Les assaillants s'en sont pris ensuite au commissariat, où des policiers ont été brûlés vifs, puis à l’hôpital et à des écoles où de nombreuses femmes s’étaient réfugiées avec leurs enfants.
"On était cachés dans cette salle de classe. Ils ont tiré par la fenêtre et ma sœur s’est pris une balle dans le dos, elle est morte sur le coup", témoigne l'une d'entre elles. "On est restés cachés sous les cadavres de 8h00 à 14h00", poursuit Salwa Hassan. "Ma sœur a laissé derrière elle trois enfants (…) Qu’est-ce qu’on va faire de tous ces orphelins? On s’en remet à Dieu. Ils ont tué tout le monde". Terrorisée, elle n’a pas pu voir le visage des tireurs.
Des miliciens arabes formellement reconnus
D’autres, en revanche, ont vu la mort en face. L'électricien de l’hôpital est formel: ces miliciens Janjawids, principalement issus de tribus arabes baptisées Rizeigat, étaient soutenus par des unités paramilitaires sous les ordres du numéro 2 de la junte soudanaise, le général Dagalo, alias Hemetti.
"L’attaque était coordonnée entre les Janjawid et les Forces de soutien rapide, ils en portaient l’uniforme. Ils avaient des armes lourdes, mitrailleuses et sniper, ils sont venus avec des centaines de 4x4 surmontés de DShK [mitrailleuse lourde soviétique anti-aérienne, ndlr] et armés de RPG [lance-roquettes russe]", décrit Jumaa Zakaria. "Sans aucun doute, ce sont les véhicules des Forces de soutien rapide, c’était un assaut mené par des forces officielles.

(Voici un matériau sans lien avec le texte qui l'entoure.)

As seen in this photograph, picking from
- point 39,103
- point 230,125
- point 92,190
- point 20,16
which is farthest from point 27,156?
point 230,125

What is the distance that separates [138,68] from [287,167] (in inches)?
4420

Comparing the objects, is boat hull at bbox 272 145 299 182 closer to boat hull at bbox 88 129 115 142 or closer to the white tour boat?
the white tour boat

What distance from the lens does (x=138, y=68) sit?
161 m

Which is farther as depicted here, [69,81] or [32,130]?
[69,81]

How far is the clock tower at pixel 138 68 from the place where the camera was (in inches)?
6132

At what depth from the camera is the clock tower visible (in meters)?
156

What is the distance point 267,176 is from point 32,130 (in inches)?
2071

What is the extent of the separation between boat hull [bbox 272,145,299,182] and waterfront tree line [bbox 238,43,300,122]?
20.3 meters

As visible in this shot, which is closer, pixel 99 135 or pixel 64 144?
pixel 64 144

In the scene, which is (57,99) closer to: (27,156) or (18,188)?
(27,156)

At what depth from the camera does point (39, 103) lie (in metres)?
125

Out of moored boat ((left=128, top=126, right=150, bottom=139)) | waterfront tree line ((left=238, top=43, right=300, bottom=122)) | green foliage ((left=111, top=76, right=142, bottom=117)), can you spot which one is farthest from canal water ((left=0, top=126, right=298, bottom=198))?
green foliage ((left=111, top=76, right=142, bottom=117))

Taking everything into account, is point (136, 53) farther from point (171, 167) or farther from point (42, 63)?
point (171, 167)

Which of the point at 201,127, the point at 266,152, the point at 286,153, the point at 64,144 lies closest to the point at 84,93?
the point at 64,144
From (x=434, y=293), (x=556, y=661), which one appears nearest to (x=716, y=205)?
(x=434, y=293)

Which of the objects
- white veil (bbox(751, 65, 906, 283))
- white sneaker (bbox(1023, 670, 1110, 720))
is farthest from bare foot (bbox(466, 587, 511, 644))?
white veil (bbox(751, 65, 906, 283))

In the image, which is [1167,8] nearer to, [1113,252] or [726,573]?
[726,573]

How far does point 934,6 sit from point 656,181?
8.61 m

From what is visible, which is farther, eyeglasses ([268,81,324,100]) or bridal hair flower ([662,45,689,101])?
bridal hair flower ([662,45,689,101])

"Nous sommes devant la fosse commune des martyrs de Kreinik, 205 personnes sont enterrées ici", enchaîne le professeur de chimie Hatim Ali Othman devant des monticules de terre recouverts de branchages à l'orée du village. "Ils ont été assassinés pour leur terre", explique-t-il. "On les dépossède de leurs parcelles et les déplace par la force pour que des colons puissent mettre la main sur cette région. Que notre Dieu les accueille et les sanctifie".
Une extermination voulue par les autorités?
D’après de nombreux témoins, un avion de l’armée soudanaise patrouillait dans le ciel la veille et le jour de l’attaque. Le village était alors encerclé, au nord, au sud et à l’ouest, par des campements de miliciens venus de toute la région.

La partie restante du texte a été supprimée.